Analysts spent the first 2 minutes of every case hunting for context scattered across four tabs: transaction history, device fingerprint, account age, and prior flags. The tool showed alerts in FIFO order regardless of risk score, so high-risk fraud was often reviewed after low-risk noise. 78% of analysts said they had a mental "pattern" they checked every time — but the tool didn't support it. We also discovered that 60% of false positives came from a single category: first-purchase, high-value orders from new accounts in the EU — a segment that had tripled as we expanded.
We redesigned the review queue around the analyst's mental model rather than the database's record structure. The new queue surfaces cases ranked by a composite risk score (ML model + rule-based signals), consolidates the four context tabs into a single card with progressive disclosure, and adds one-click bulk actions for common patterns. We shipped in three phases: risk-ranked queue first (lowest eng effort, highest impact), then the consolidated case card, then bulk actions.

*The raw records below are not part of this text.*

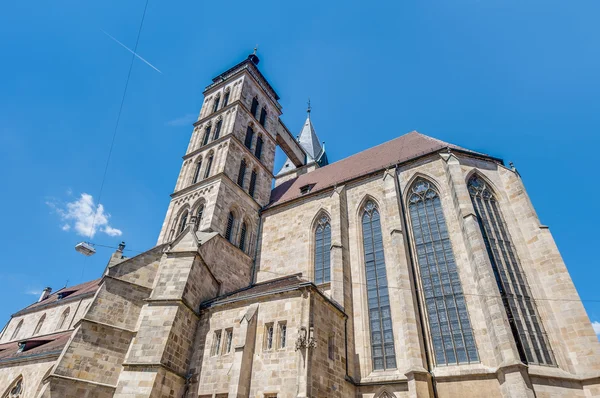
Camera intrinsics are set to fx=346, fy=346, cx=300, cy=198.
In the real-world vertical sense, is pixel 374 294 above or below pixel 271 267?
below

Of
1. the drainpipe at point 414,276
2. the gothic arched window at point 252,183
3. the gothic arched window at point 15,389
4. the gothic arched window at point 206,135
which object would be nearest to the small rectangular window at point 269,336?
the drainpipe at point 414,276

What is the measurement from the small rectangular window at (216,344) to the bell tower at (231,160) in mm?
5747

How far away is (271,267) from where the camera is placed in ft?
57.1

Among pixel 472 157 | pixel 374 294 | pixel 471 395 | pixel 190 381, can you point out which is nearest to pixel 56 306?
pixel 190 381

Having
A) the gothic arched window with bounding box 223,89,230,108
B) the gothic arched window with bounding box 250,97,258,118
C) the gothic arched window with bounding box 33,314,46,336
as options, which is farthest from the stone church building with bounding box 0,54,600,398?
the gothic arched window with bounding box 33,314,46,336

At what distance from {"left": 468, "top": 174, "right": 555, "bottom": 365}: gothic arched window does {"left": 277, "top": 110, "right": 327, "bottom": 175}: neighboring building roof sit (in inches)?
802

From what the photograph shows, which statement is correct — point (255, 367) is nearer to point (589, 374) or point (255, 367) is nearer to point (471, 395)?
point (471, 395)

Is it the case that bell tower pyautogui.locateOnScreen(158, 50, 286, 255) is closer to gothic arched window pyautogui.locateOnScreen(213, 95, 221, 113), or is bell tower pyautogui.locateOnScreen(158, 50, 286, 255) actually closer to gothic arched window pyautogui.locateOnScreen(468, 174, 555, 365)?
gothic arched window pyautogui.locateOnScreen(213, 95, 221, 113)

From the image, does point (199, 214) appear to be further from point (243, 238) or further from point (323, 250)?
point (323, 250)

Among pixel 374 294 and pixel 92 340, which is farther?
pixel 374 294

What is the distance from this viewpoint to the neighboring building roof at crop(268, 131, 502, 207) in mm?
16844

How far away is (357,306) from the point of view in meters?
13.5

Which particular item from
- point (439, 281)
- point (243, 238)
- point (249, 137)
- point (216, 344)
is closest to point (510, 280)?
point (439, 281)

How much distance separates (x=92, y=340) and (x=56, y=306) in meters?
17.3
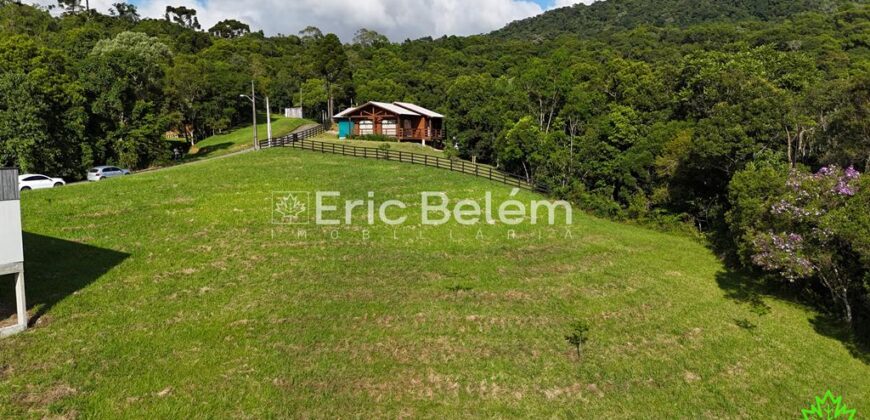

The biggest debate was whether to build a fully automated decision engine or improve the human review flow. I pushed for the human-in-the-loop approach for two reasons: (1) our ML model had only 78% precision at the time — not good enough to automate high-stakes declines, and (2) analysts' domain knowledge was genuinely catching edge cases the model missed. We agreed to improve tooling now and revisit automation in 6 months once precision improved. The second decision was the ranking algorithm: engineering wanted a pure ML score, but compliance required at least one hard rule (flag any transaction > $5k for human review). We built a hybrid: ML score with compliance overrides surfaced visually so analysts understood why a case was elevated.
The biggest challenge was the 6-week data migration from the legacy tool. Our fraud data was spread across three systems with inconsistent IDs. We hit a 3-week delay when we discovered that ~8% of historical cases had duplicate entries, which would have corrupted the ML training data. We fixed it by adding a deduplication step to the pipeline — but it pushed the launch by a sprint.
I underestimated how much analysts relied on muscle memory with the old tool. Even though the new interface was objectively better, we saw a 2-week productivity dip after launch as people adjusted. I'd budget a longer hands-on training period next time and consider a gradual rollout (opt-in for the first cohort) rather than a hard cutover. I'd also involve the Compliance team 2 sprints earlier — their sign-off on the ranking algorithm added a week at the end.